| Your goal |
Reproduce the passage below on education reform in full, word for word.

You see, in many countries those are the kids who are tested for the rankings – not the entire general population. Every time we include everyone in that kind of testing we shoot ourselves in the foot.
Make businesses run the colleges. For example, if you test well in 12th grade, you can go to the college run by GE, or by Apple, or by BP…their own R&D folks would teach, and you would learn what they want you to learn to actually be of use to them. Afterwards, you work for them for a number of years to pay back your education. No summer vacations starting in mid-May, no winter or spring break…you learn straight through, 8 hours a day. You could do the equivalent of a bachelor’s degree in two years, tops, without “Gender studies” and garbage like that loaded in the curriculum. No football games, no fraternities.
This would also give those companies a stake in how the lower grades are handled…I can’t see how that could be worse than the way we in public education are led by the nose by the colleges today.
Sound silly? Japan has been doing this for more than 20 years, that I know of. I know because I was present for a panel discussion with Japanese educators where they laid the system out for us.
Trim the fun stuff out. No more athletic teams. No extracurricular activities. No fine arts. None of those are used in those rankings, so why bother? Do you think the Estonians who rank higher than our kids are all great violinists or soccer players? If they are, it is because their parents decided to have them do that after school on their own, not depend on the school to pay for it and teach it. There are some outstanding concert bands in Japan, for instance – but not school-sponsored, and they for sure don’t rehearse during the school day.

| Extracted data |

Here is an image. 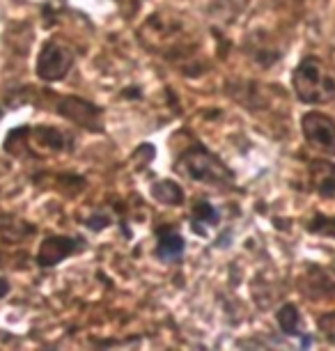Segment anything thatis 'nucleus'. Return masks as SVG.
--
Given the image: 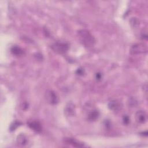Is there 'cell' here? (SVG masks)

| Correct answer |
You see, in many countries those are the kids who are tested for the rankings – not the entire general population. Every time we include everyone in that kind of testing we shoot ourselves in the foot.
Make businesses run the colleges. For example, if you test well in 12th grade, you can go to the college run by GE, or by Apple, or by BP…their own R&D folks would teach, and you would learn what they want you to learn to actually be of use to them. Afterwards, you work for them for a number of years to pay back your education. No summer vacations starting in mid-May, no winter or spring break…you learn straight through, 8 hours a day. You could do the equivalent of a bachelor’s degree in two years, tops, without “Gender studies” and garbage like that loaded in the curriculum. No football games, no fraternities.
This would also give those companies a stake in how the lower grades are handled…I can’t see how that could be worse than the way we in public education are led by the nose by the colleges today.
Sound silly? Japan has been doing this for more than 20 years, that I know of. I know because I was present for a panel discussion with Japanese educators where they laid the system out for us.
Trim the fun stuff out. No more athletic teams. No extracurricular activities. No fine arts. None of those are used in those rankings, so why bother? Do you think the Estonians who rank higher than our kids are all great violinists or soccer players? If they are, it is because their parents decided to have them do that after school on their own, not depend on the school to pay for it and teach it. There are some outstanding concert bands in Japan, for instance – but not school-sponsored, and they for sure don’t rehearse during the school day.